Île de Ré: vijf must sees op dit mooie eiland

Het eiland Île de Ré staat synoniem voor een verkwikkend verblijf waar je alle grip op de tijd verliest.

Wandel langs de zoutpannen, adem de Atlantische zeelucht in of geniet na van de heerlijke maaltijd na een bezoek aan de lokale marktjes. Naast de natuurlijke schoonheid van Ré la Blanche – de bijnaam verraadt de overheersende witte kleur van het eiland – mag je in geen geval het rijke erfgoed links laten liggen.

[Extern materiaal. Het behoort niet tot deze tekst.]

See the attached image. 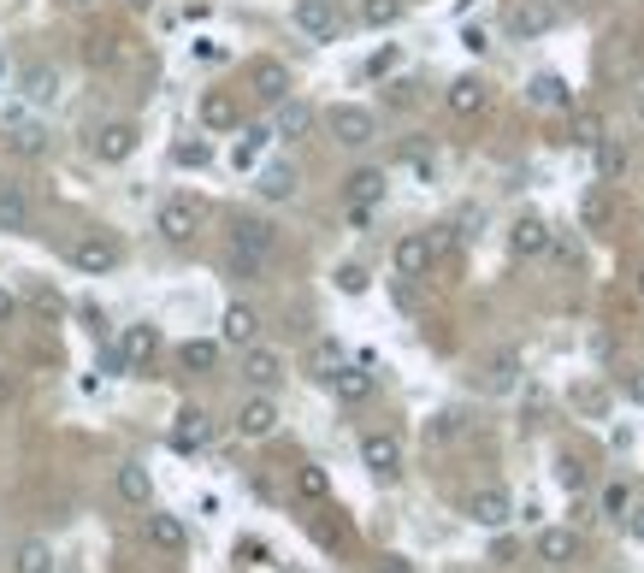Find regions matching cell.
<instances>
[{
  "label": "cell",
  "mask_w": 644,
  "mask_h": 573,
  "mask_svg": "<svg viewBox=\"0 0 644 573\" xmlns=\"http://www.w3.org/2000/svg\"><path fill=\"white\" fill-rule=\"evenodd\" d=\"M414 89H420V83H408V77H402V83H390V107H414V101H420V95H414Z\"/></svg>",
  "instance_id": "48"
},
{
  "label": "cell",
  "mask_w": 644,
  "mask_h": 573,
  "mask_svg": "<svg viewBox=\"0 0 644 573\" xmlns=\"http://www.w3.org/2000/svg\"><path fill=\"white\" fill-rule=\"evenodd\" d=\"M12 573H54V544L48 538H24L12 550Z\"/></svg>",
  "instance_id": "29"
},
{
  "label": "cell",
  "mask_w": 644,
  "mask_h": 573,
  "mask_svg": "<svg viewBox=\"0 0 644 573\" xmlns=\"http://www.w3.org/2000/svg\"><path fill=\"white\" fill-rule=\"evenodd\" d=\"M627 526H633V538H639V544H644V503H639V509H633V514H627Z\"/></svg>",
  "instance_id": "56"
},
{
  "label": "cell",
  "mask_w": 644,
  "mask_h": 573,
  "mask_svg": "<svg viewBox=\"0 0 644 573\" xmlns=\"http://www.w3.org/2000/svg\"><path fill=\"white\" fill-rule=\"evenodd\" d=\"M379 573H414V562H408V556H385V562H379Z\"/></svg>",
  "instance_id": "54"
},
{
  "label": "cell",
  "mask_w": 644,
  "mask_h": 573,
  "mask_svg": "<svg viewBox=\"0 0 644 573\" xmlns=\"http://www.w3.org/2000/svg\"><path fill=\"white\" fill-rule=\"evenodd\" d=\"M485 101H491V89H485V77H455L450 89H444V107H450L455 119H479L485 113Z\"/></svg>",
  "instance_id": "10"
},
{
  "label": "cell",
  "mask_w": 644,
  "mask_h": 573,
  "mask_svg": "<svg viewBox=\"0 0 644 573\" xmlns=\"http://www.w3.org/2000/svg\"><path fill=\"white\" fill-rule=\"evenodd\" d=\"M113 485H119V503H130V509H154V479H148L142 461H125V467L113 473Z\"/></svg>",
  "instance_id": "15"
},
{
  "label": "cell",
  "mask_w": 644,
  "mask_h": 573,
  "mask_svg": "<svg viewBox=\"0 0 644 573\" xmlns=\"http://www.w3.org/2000/svg\"><path fill=\"white\" fill-rule=\"evenodd\" d=\"M136 154V125H101L95 130V160H107V166H119V160H130Z\"/></svg>",
  "instance_id": "18"
},
{
  "label": "cell",
  "mask_w": 644,
  "mask_h": 573,
  "mask_svg": "<svg viewBox=\"0 0 644 573\" xmlns=\"http://www.w3.org/2000/svg\"><path fill=\"white\" fill-rule=\"evenodd\" d=\"M562 6H568V0H562Z\"/></svg>",
  "instance_id": "60"
},
{
  "label": "cell",
  "mask_w": 644,
  "mask_h": 573,
  "mask_svg": "<svg viewBox=\"0 0 644 573\" xmlns=\"http://www.w3.org/2000/svg\"><path fill=\"white\" fill-rule=\"evenodd\" d=\"M556 479H562L568 491H580V485H585V467L574 461V455H562V461H556Z\"/></svg>",
  "instance_id": "46"
},
{
  "label": "cell",
  "mask_w": 644,
  "mask_h": 573,
  "mask_svg": "<svg viewBox=\"0 0 644 573\" xmlns=\"http://www.w3.org/2000/svg\"><path fill=\"white\" fill-rule=\"evenodd\" d=\"M18 89H24V101H30V107H54V101H60V65H48V60L24 65Z\"/></svg>",
  "instance_id": "11"
},
{
  "label": "cell",
  "mask_w": 644,
  "mask_h": 573,
  "mask_svg": "<svg viewBox=\"0 0 644 573\" xmlns=\"http://www.w3.org/2000/svg\"><path fill=\"white\" fill-rule=\"evenodd\" d=\"M272 136H278V130H243V142H237V154H231V166H237V172H255V160H260V148H266V142H272Z\"/></svg>",
  "instance_id": "37"
},
{
  "label": "cell",
  "mask_w": 644,
  "mask_h": 573,
  "mask_svg": "<svg viewBox=\"0 0 644 573\" xmlns=\"http://www.w3.org/2000/svg\"><path fill=\"white\" fill-rule=\"evenodd\" d=\"M178 361H184V373H213V367H219V343H207V337H190V343L178 349Z\"/></svg>",
  "instance_id": "34"
},
{
  "label": "cell",
  "mask_w": 644,
  "mask_h": 573,
  "mask_svg": "<svg viewBox=\"0 0 644 573\" xmlns=\"http://www.w3.org/2000/svg\"><path fill=\"white\" fill-rule=\"evenodd\" d=\"M6 148H12V154H24V160H36V154L48 148V130H42V125H12V130H6Z\"/></svg>",
  "instance_id": "36"
},
{
  "label": "cell",
  "mask_w": 644,
  "mask_h": 573,
  "mask_svg": "<svg viewBox=\"0 0 644 573\" xmlns=\"http://www.w3.org/2000/svg\"><path fill=\"white\" fill-rule=\"evenodd\" d=\"M550 243H556V231L538 219V213H520L515 225H509V249H515L520 260H538V255H550Z\"/></svg>",
  "instance_id": "9"
},
{
  "label": "cell",
  "mask_w": 644,
  "mask_h": 573,
  "mask_svg": "<svg viewBox=\"0 0 644 573\" xmlns=\"http://www.w3.org/2000/svg\"><path fill=\"white\" fill-rule=\"evenodd\" d=\"M568 101H574V89H568L556 71H538V77H526V107H544V113H550V107H568Z\"/></svg>",
  "instance_id": "23"
},
{
  "label": "cell",
  "mask_w": 644,
  "mask_h": 573,
  "mask_svg": "<svg viewBox=\"0 0 644 573\" xmlns=\"http://www.w3.org/2000/svg\"><path fill=\"white\" fill-rule=\"evenodd\" d=\"M237 432H243V438H272V432H278V402H272L266 390L237 408Z\"/></svg>",
  "instance_id": "12"
},
{
  "label": "cell",
  "mask_w": 644,
  "mask_h": 573,
  "mask_svg": "<svg viewBox=\"0 0 644 573\" xmlns=\"http://www.w3.org/2000/svg\"><path fill=\"white\" fill-rule=\"evenodd\" d=\"M627 396H633V402H644V367L633 373V379H627Z\"/></svg>",
  "instance_id": "55"
},
{
  "label": "cell",
  "mask_w": 644,
  "mask_h": 573,
  "mask_svg": "<svg viewBox=\"0 0 644 573\" xmlns=\"http://www.w3.org/2000/svg\"><path fill=\"white\" fill-rule=\"evenodd\" d=\"M627 509H633L627 485H609V491H603V514H627Z\"/></svg>",
  "instance_id": "47"
},
{
  "label": "cell",
  "mask_w": 644,
  "mask_h": 573,
  "mask_svg": "<svg viewBox=\"0 0 644 573\" xmlns=\"http://www.w3.org/2000/svg\"><path fill=\"white\" fill-rule=\"evenodd\" d=\"M125 260V249H119V237H101V231H83L77 243H71V266L77 272H89V278H101V272H113Z\"/></svg>",
  "instance_id": "2"
},
{
  "label": "cell",
  "mask_w": 644,
  "mask_h": 573,
  "mask_svg": "<svg viewBox=\"0 0 644 573\" xmlns=\"http://www.w3.org/2000/svg\"><path fill=\"white\" fill-rule=\"evenodd\" d=\"M290 24H296L302 42H320V48L343 36V12H337L331 0H296V6H290Z\"/></svg>",
  "instance_id": "1"
},
{
  "label": "cell",
  "mask_w": 644,
  "mask_h": 573,
  "mask_svg": "<svg viewBox=\"0 0 644 573\" xmlns=\"http://www.w3.org/2000/svg\"><path fill=\"white\" fill-rule=\"evenodd\" d=\"M207 160H213V148H207L201 136H195V142H178V166H195V172H201Z\"/></svg>",
  "instance_id": "43"
},
{
  "label": "cell",
  "mask_w": 644,
  "mask_h": 573,
  "mask_svg": "<svg viewBox=\"0 0 644 573\" xmlns=\"http://www.w3.org/2000/svg\"><path fill=\"white\" fill-rule=\"evenodd\" d=\"M385 172L379 166H361V172H349L343 178V195H349V207H373V201H385Z\"/></svg>",
  "instance_id": "24"
},
{
  "label": "cell",
  "mask_w": 644,
  "mask_h": 573,
  "mask_svg": "<svg viewBox=\"0 0 644 573\" xmlns=\"http://www.w3.org/2000/svg\"><path fill=\"white\" fill-rule=\"evenodd\" d=\"M461 42H467V48H473V54H485V48H491V36H485V30H479V24H467V30H461Z\"/></svg>",
  "instance_id": "51"
},
{
  "label": "cell",
  "mask_w": 644,
  "mask_h": 573,
  "mask_svg": "<svg viewBox=\"0 0 644 573\" xmlns=\"http://www.w3.org/2000/svg\"><path fill=\"white\" fill-rule=\"evenodd\" d=\"M213 444V420L201 414V408H184L178 414V426H172V449H184V455H195V449Z\"/></svg>",
  "instance_id": "21"
},
{
  "label": "cell",
  "mask_w": 644,
  "mask_h": 573,
  "mask_svg": "<svg viewBox=\"0 0 644 573\" xmlns=\"http://www.w3.org/2000/svg\"><path fill=\"white\" fill-rule=\"evenodd\" d=\"M154 231H160L166 243H190L195 231H201V201H190V195H172V201H160V213H154Z\"/></svg>",
  "instance_id": "3"
},
{
  "label": "cell",
  "mask_w": 644,
  "mask_h": 573,
  "mask_svg": "<svg viewBox=\"0 0 644 573\" xmlns=\"http://www.w3.org/2000/svg\"><path fill=\"white\" fill-rule=\"evenodd\" d=\"M337 367H349V361H343V343H337V337H320V343L308 349V379L331 384V373H337Z\"/></svg>",
  "instance_id": "31"
},
{
  "label": "cell",
  "mask_w": 644,
  "mask_h": 573,
  "mask_svg": "<svg viewBox=\"0 0 644 573\" xmlns=\"http://www.w3.org/2000/svg\"><path fill=\"white\" fill-rule=\"evenodd\" d=\"M272 130H278V136H290V142H296V136H308V130H314V107H308V101H284Z\"/></svg>",
  "instance_id": "33"
},
{
  "label": "cell",
  "mask_w": 644,
  "mask_h": 573,
  "mask_svg": "<svg viewBox=\"0 0 644 573\" xmlns=\"http://www.w3.org/2000/svg\"><path fill=\"white\" fill-rule=\"evenodd\" d=\"M195 119H201V130H237V95H225V89H207L201 95V107H195Z\"/></svg>",
  "instance_id": "19"
},
{
  "label": "cell",
  "mask_w": 644,
  "mask_h": 573,
  "mask_svg": "<svg viewBox=\"0 0 644 573\" xmlns=\"http://www.w3.org/2000/svg\"><path fill=\"white\" fill-rule=\"evenodd\" d=\"M574 556H580V532H574V526H544V532H538V562L568 568Z\"/></svg>",
  "instance_id": "14"
},
{
  "label": "cell",
  "mask_w": 644,
  "mask_h": 573,
  "mask_svg": "<svg viewBox=\"0 0 644 573\" xmlns=\"http://www.w3.org/2000/svg\"><path fill=\"white\" fill-rule=\"evenodd\" d=\"M361 467H367L373 479H396V473H402V444H396L390 432H367V438H361Z\"/></svg>",
  "instance_id": "8"
},
{
  "label": "cell",
  "mask_w": 644,
  "mask_h": 573,
  "mask_svg": "<svg viewBox=\"0 0 644 573\" xmlns=\"http://www.w3.org/2000/svg\"><path fill=\"white\" fill-rule=\"evenodd\" d=\"M71 6H89V0H71Z\"/></svg>",
  "instance_id": "58"
},
{
  "label": "cell",
  "mask_w": 644,
  "mask_h": 573,
  "mask_svg": "<svg viewBox=\"0 0 644 573\" xmlns=\"http://www.w3.org/2000/svg\"><path fill=\"white\" fill-rule=\"evenodd\" d=\"M325 125H331V136H337L343 148H367V142L379 136V119H373L367 107H349V101H343V107H331V113H325Z\"/></svg>",
  "instance_id": "4"
},
{
  "label": "cell",
  "mask_w": 644,
  "mask_h": 573,
  "mask_svg": "<svg viewBox=\"0 0 644 573\" xmlns=\"http://www.w3.org/2000/svg\"><path fill=\"white\" fill-rule=\"evenodd\" d=\"M396 60H402L396 48H379V54L367 60V77H385V71H396Z\"/></svg>",
  "instance_id": "49"
},
{
  "label": "cell",
  "mask_w": 644,
  "mask_h": 573,
  "mask_svg": "<svg viewBox=\"0 0 644 573\" xmlns=\"http://www.w3.org/2000/svg\"><path fill=\"white\" fill-rule=\"evenodd\" d=\"M337 290L343 296H361L367 290V266H337Z\"/></svg>",
  "instance_id": "44"
},
{
  "label": "cell",
  "mask_w": 644,
  "mask_h": 573,
  "mask_svg": "<svg viewBox=\"0 0 644 573\" xmlns=\"http://www.w3.org/2000/svg\"><path fill=\"white\" fill-rule=\"evenodd\" d=\"M361 18H367L373 30H385V24L402 18V0H361Z\"/></svg>",
  "instance_id": "40"
},
{
  "label": "cell",
  "mask_w": 644,
  "mask_h": 573,
  "mask_svg": "<svg viewBox=\"0 0 644 573\" xmlns=\"http://www.w3.org/2000/svg\"><path fill=\"white\" fill-rule=\"evenodd\" d=\"M0 231H12V237L30 231V195L18 184H0Z\"/></svg>",
  "instance_id": "26"
},
{
  "label": "cell",
  "mask_w": 644,
  "mask_h": 573,
  "mask_svg": "<svg viewBox=\"0 0 644 573\" xmlns=\"http://www.w3.org/2000/svg\"><path fill=\"white\" fill-rule=\"evenodd\" d=\"M491 562H515V538H497L491 544Z\"/></svg>",
  "instance_id": "53"
},
{
  "label": "cell",
  "mask_w": 644,
  "mask_h": 573,
  "mask_svg": "<svg viewBox=\"0 0 644 573\" xmlns=\"http://www.w3.org/2000/svg\"><path fill=\"white\" fill-rule=\"evenodd\" d=\"M520 384V349H497L491 361H485V390L491 396H509Z\"/></svg>",
  "instance_id": "25"
},
{
  "label": "cell",
  "mask_w": 644,
  "mask_h": 573,
  "mask_svg": "<svg viewBox=\"0 0 644 573\" xmlns=\"http://www.w3.org/2000/svg\"><path fill=\"white\" fill-rule=\"evenodd\" d=\"M296 184H302V178H296V166H266V172L255 178V190L266 195V201H290Z\"/></svg>",
  "instance_id": "32"
},
{
  "label": "cell",
  "mask_w": 644,
  "mask_h": 573,
  "mask_svg": "<svg viewBox=\"0 0 644 573\" xmlns=\"http://www.w3.org/2000/svg\"><path fill=\"white\" fill-rule=\"evenodd\" d=\"M574 142H580V148H597V142H603V119H597V113H580V119H574Z\"/></svg>",
  "instance_id": "42"
},
{
  "label": "cell",
  "mask_w": 644,
  "mask_h": 573,
  "mask_svg": "<svg viewBox=\"0 0 644 573\" xmlns=\"http://www.w3.org/2000/svg\"><path fill=\"white\" fill-rule=\"evenodd\" d=\"M249 83H255V95L266 101V107H284V101H290V65H278V60H255Z\"/></svg>",
  "instance_id": "13"
},
{
  "label": "cell",
  "mask_w": 644,
  "mask_h": 573,
  "mask_svg": "<svg viewBox=\"0 0 644 573\" xmlns=\"http://www.w3.org/2000/svg\"><path fill=\"white\" fill-rule=\"evenodd\" d=\"M142 538H148V544H154L160 556H184V544H190L184 520H178V514H160V509L142 514Z\"/></svg>",
  "instance_id": "7"
},
{
  "label": "cell",
  "mask_w": 644,
  "mask_h": 573,
  "mask_svg": "<svg viewBox=\"0 0 644 573\" xmlns=\"http://www.w3.org/2000/svg\"><path fill=\"white\" fill-rule=\"evenodd\" d=\"M467 520H473V526H485V532H503V526L515 520L509 491H503V485H485V491H473V497H467Z\"/></svg>",
  "instance_id": "6"
},
{
  "label": "cell",
  "mask_w": 644,
  "mask_h": 573,
  "mask_svg": "<svg viewBox=\"0 0 644 573\" xmlns=\"http://www.w3.org/2000/svg\"><path fill=\"white\" fill-rule=\"evenodd\" d=\"M574 408L591 414V420H603V414H609V396H603L597 384H574Z\"/></svg>",
  "instance_id": "41"
},
{
  "label": "cell",
  "mask_w": 644,
  "mask_h": 573,
  "mask_svg": "<svg viewBox=\"0 0 644 573\" xmlns=\"http://www.w3.org/2000/svg\"><path fill=\"white\" fill-rule=\"evenodd\" d=\"M325 491H331V479H325V467H296V497H308V503H320Z\"/></svg>",
  "instance_id": "39"
},
{
  "label": "cell",
  "mask_w": 644,
  "mask_h": 573,
  "mask_svg": "<svg viewBox=\"0 0 644 573\" xmlns=\"http://www.w3.org/2000/svg\"><path fill=\"white\" fill-rule=\"evenodd\" d=\"M243 379L255 384V390H278V384H284V355L255 343V349L243 355Z\"/></svg>",
  "instance_id": "16"
},
{
  "label": "cell",
  "mask_w": 644,
  "mask_h": 573,
  "mask_svg": "<svg viewBox=\"0 0 644 573\" xmlns=\"http://www.w3.org/2000/svg\"><path fill=\"white\" fill-rule=\"evenodd\" d=\"M556 24V6H544V0H520L515 12H509V30L515 36H544Z\"/></svg>",
  "instance_id": "27"
},
{
  "label": "cell",
  "mask_w": 644,
  "mask_h": 573,
  "mask_svg": "<svg viewBox=\"0 0 644 573\" xmlns=\"http://www.w3.org/2000/svg\"><path fill=\"white\" fill-rule=\"evenodd\" d=\"M219 337H225V343H237V349H255L260 314L249 308V302H231V308H225V319H219Z\"/></svg>",
  "instance_id": "17"
},
{
  "label": "cell",
  "mask_w": 644,
  "mask_h": 573,
  "mask_svg": "<svg viewBox=\"0 0 644 573\" xmlns=\"http://www.w3.org/2000/svg\"><path fill=\"white\" fill-rule=\"evenodd\" d=\"M260 255H243V249H231V278H260Z\"/></svg>",
  "instance_id": "45"
},
{
  "label": "cell",
  "mask_w": 644,
  "mask_h": 573,
  "mask_svg": "<svg viewBox=\"0 0 644 573\" xmlns=\"http://www.w3.org/2000/svg\"><path fill=\"white\" fill-rule=\"evenodd\" d=\"M633 290H639V296H644V266H639V278H633Z\"/></svg>",
  "instance_id": "57"
},
{
  "label": "cell",
  "mask_w": 644,
  "mask_h": 573,
  "mask_svg": "<svg viewBox=\"0 0 644 573\" xmlns=\"http://www.w3.org/2000/svg\"><path fill=\"white\" fill-rule=\"evenodd\" d=\"M119 343H125L130 367H142V361H148V355L160 349V331H154V325H130V331H125V337H119Z\"/></svg>",
  "instance_id": "35"
},
{
  "label": "cell",
  "mask_w": 644,
  "mask_h": 573,
  "mask_svg": "<svg viewBox=\"0 0 644 573\" xmlns=\"http://www.w3.org/2000/svg\"><path fill=\"white\" fill-rule=\"evenodd\" d=\"M432 260H438V243H432V237H420V231L396 237V249H390L396 278H426V272H432Z\"/></svg>",
  "instance_id": "5"
},
{
  "label": "cell",
  "mask_w": 644,
  "mask_h": 573,
  "mask_svg": "<svg viewBox=\"0 0 644 573\" xmlns=\"http://www.w3.org/2000/svg\"><path fill=\"white\" fill-rule=\"evenodd\" d=\"M119 54H125V48H119V36H89V42H83V60L95 65V71L119 65Z\"/></svg>",
  "instance_id": "38"
},
{
  "label": "cell",
  "mask_w": 644,
  "mask_h": 573,
  "mask_svg": "<svg viewBox=\"0 0 644 573\" xmlns=\"http://www.w3.org/2000/svg\"><path fill=\"white\" fill-rule=\"evenodd\" d=\"M609 219H615V195L603 190V184H597V190H585L580 195V225H585V231H609Z\"/></svg>",
  "instance_id": "30"
},
{
  "label": "cell",
  "mask_w": 644,
  "mask_h": 573,
  "mask_svg": "<svg viewBox=\"0 0 644 573\" xmlns=\"http://www.w3.org/2000/svg\"><path fill=\"white\" fill-rule=\"evenodd\" d=\"M0 77H6V60H0Z\"/></svg>",
  "instance_id": "59"
},
{
  "label": "cell",
  "mask_w": 644,
  "mask_h": 573,
  "mask_svg": "<svg viewBox=\"0 0 644 573\" xmlns=\"http://www.w3.org/2000/svg\"><path fill=\"white\" fill-rule=\"evenodd\" d=\"M455 432H461V414H438L432 420V438H455Z\"/></svg>",
  "instance_id": "50"
},
{
  "label": "cell",
  "mask_w": 644,
  "mask_h": 573,
  "mask_svg": "<svg viewBox=\"0 0 644 573\" xmlns=\"http://www.w3.org/2000/svg\"><path fill=\"white\" fill-rule=\"evenodd\" d=\"M231 249H243V255H272V249H278V231H272V225H266V219H237V225H231Z\"/></svg>",
  "instance_id": "20"
},
{
  "label": "cell",
  "mask_w": 644,
  "mask_h": 573,
  "mask_svg": "<svg viewBox=\"0 0 644 573\" xmlns=\"http://www.w3.org/2000/svg\"><path fill=\"white\" fill-rule=\"evenodd\" d=\"M627 166H633V148H627L621 136H603V142H597V178H603V184H615Z\"/></svg>",
  "instance_id": "28"
},
{
  "label": "cell",
  "mask_w": 644,
  "mask_h": 573,
  "mask_svg": "<svg viewBox=\"0 0 644 573\" xmlns=\"http://www.w3.org/2000/svg\"><path fill=\"white\" fill-rule=\"evenodd\" d=\"M12 319H18V296L0 284V325H12Z\"/></svg>",
  "instance_id": "52"
},
{
  "label": "cell",
  "mask_w": 644,
  "mask_h": 573,
  "mask_svg": "<svg viewBox=\"0 0 644 573\" xmlns=\"http://www.w3.org/2000/svg\"><path fill=\"white\" fill-rule=\"evenodd\" d=\"M373 390H379V379H373L367 367H337V373H331V396H337V402H349V408H361Z\"/></svg>",
  "instance_id": "22"
}]
</instances>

Pik tussen twee verkwikkende strandwandelingen enkele van deze niet te missen toppers mee:

De abdij van de Châteliers, op de weg naar La Flotte-en-Ré

De abdij (Externe link) werd in de 13e eeuw gesticht door cisterciënzers en was toen een van de grootste in het centrale westen van Frankrijk. Een bezoek aan de abdijruïnes blijft steevast een indrukwekkende ervaring! Het Musée du Platin in La Flotte-en-Ré organiseert er rondleidingen en gezinsactiviteiten. Dit kan gecombineerd worden met een verkenningsparcours in de gemeente, die uitgeroepen is tot mooiste van Frankrijk, langs de jachthaven en de middeleeuwse markt. Een echte duik in het verleden.

Lilleau des Niges, in het hartje van de zoutpannen

Natuurliefhebbers kunnen zich geen beter gelegen plek inbeelden dan een schiereiland met uitzicht over de oceaan, tussen stranden en zoutpannen. Het natuurreservaat wordt drukbezocht door trekvogels die de Atlantische route volgen. Resultaat: in het voorjaar zijn er maar liefst 323 vogelsoorten te spotten, waaronder de zeldzame bruine kiekendief en de bergeend. Afspraak in het nationaal natuurreservaat van Lilleau des Niges (Externe link) met zijn 121 hectare zoutpannen en Maison du Fier, een voormalige zoutloods, tegenwoordig ingericht als museum.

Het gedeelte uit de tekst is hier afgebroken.